Primo sì di Londra alle nozze gay. Dopo il voto di sabato a Parigi, la legge sui matrimoni omosessuali ha ricevuto anche nel Regno Unito lo storico via libera della Camera dei Comuni, ma ha prodotto un terremoto dentro il partito conservatore al potere.

Gran parte dei 175 voti contrari arrivano infatti dalle file dei Tory: più della metà dei deputati, secondo la Bbc, avrebbe infatti votato no. Per approvare il provvedimento sono stati fondamentali i deputati Labour e Libdem, che hanno permesso di raggiungere una maggioranza di 400. Nonostante le fratture all’interno del suo partito, il premier David Cameron, ancora prima del voto, ha ricordato l’importanza di questa legge: “Renderà il nostro Paese più forte”, ha detto, e l’ha definita come “un passo in avanti per tutta la nostra nazione”. Il primo ministro ha sottolineato che rispetta le idee degli altri, dei ‘ribelli’ del suo partito, ma che il rinnovamento deve proseguire. L’intenso dibattito alla Camera si era aperto con la relazione del ministro della Cultura, Maria Miller, che ha ricordato come il “concetto di matrimonio sia cambiato negli anni”. “Tutte le coppie che si prendono un impegno per tutta la vita devono poterlo chiamare matrimonio, senza differenza fra coppie di due sessi diversi o dello stesso sesso”, ha aggiunto.

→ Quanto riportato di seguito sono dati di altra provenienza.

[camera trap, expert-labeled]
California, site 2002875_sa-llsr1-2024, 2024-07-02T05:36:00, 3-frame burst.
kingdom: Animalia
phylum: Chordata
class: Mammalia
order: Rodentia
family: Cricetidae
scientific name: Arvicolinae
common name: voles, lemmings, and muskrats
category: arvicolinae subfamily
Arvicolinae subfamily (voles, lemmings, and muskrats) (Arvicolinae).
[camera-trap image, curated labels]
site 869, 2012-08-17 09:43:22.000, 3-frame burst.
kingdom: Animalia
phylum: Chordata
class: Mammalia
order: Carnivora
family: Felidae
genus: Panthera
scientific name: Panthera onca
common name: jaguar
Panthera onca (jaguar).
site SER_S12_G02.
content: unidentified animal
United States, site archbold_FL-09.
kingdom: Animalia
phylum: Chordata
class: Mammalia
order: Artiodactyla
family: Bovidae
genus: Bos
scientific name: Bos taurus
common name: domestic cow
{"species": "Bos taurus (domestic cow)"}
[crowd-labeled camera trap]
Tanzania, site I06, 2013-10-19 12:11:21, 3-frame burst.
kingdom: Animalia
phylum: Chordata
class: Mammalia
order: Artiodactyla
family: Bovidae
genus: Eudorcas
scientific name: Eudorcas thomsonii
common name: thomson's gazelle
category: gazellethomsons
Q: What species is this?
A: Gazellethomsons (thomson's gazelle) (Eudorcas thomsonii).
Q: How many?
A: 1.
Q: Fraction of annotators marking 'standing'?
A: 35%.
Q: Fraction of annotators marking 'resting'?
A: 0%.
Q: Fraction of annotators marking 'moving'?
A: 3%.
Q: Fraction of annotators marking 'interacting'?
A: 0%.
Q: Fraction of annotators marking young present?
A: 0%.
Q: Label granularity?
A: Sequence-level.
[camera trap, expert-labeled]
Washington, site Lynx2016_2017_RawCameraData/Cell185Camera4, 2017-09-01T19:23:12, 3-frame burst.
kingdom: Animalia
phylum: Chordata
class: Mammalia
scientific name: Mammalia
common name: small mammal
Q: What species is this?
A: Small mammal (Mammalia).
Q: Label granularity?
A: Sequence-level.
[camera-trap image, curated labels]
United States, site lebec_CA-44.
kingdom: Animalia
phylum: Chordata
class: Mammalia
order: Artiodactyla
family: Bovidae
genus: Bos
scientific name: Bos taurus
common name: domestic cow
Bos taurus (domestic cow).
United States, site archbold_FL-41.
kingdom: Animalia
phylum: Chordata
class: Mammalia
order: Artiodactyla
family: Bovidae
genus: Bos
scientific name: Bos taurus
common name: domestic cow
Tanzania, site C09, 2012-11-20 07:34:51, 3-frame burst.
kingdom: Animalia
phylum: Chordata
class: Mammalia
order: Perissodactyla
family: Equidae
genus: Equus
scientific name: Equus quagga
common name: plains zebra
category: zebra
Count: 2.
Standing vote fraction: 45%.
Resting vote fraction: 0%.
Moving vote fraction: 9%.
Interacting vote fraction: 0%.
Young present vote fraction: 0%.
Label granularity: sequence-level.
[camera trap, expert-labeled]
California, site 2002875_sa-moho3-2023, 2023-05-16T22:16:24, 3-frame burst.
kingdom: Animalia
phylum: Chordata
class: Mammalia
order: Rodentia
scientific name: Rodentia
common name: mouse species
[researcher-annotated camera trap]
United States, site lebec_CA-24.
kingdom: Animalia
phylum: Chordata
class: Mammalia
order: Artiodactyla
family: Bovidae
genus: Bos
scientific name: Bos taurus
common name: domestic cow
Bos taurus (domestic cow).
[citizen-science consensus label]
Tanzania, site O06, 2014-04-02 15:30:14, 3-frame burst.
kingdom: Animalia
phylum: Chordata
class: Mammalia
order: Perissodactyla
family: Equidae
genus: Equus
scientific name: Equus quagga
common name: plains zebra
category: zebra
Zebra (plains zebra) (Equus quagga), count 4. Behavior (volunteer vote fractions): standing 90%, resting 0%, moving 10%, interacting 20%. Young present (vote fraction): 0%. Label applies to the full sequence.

I conservatori ‘dissidenti’ hanno fatto sentire le loro ragioni e sono stati criticati diverse volte dai loro stessi colleghi di partito. “Il matrimonio è un’unione fra uomo e donna, lo è stato nella storia e deve rimanere tale – ha tuonato il deputato tory Roger Gale -. Siamo nel territorio di Alice nel Paese delle meraviglie, si sta tentando di riscrivere il vocabolario”. Con l’introduzione del ‘Marriage (Same Sex Couples) Bill’, le coppie gay potranno unirsi nel vincolo del matrimonio godendo di tutti i diritti delle coppie etero. Finora, la legge permetteva le sole ‘civil partnership’, le unioni civili che offrivano agli omosessuali una serie di garanzie su un certo numero di materie, dall’eredità, alla pensione, fino al mantenimento dei figli. Le “civil partnership” potranno essere convertite in matrimoni.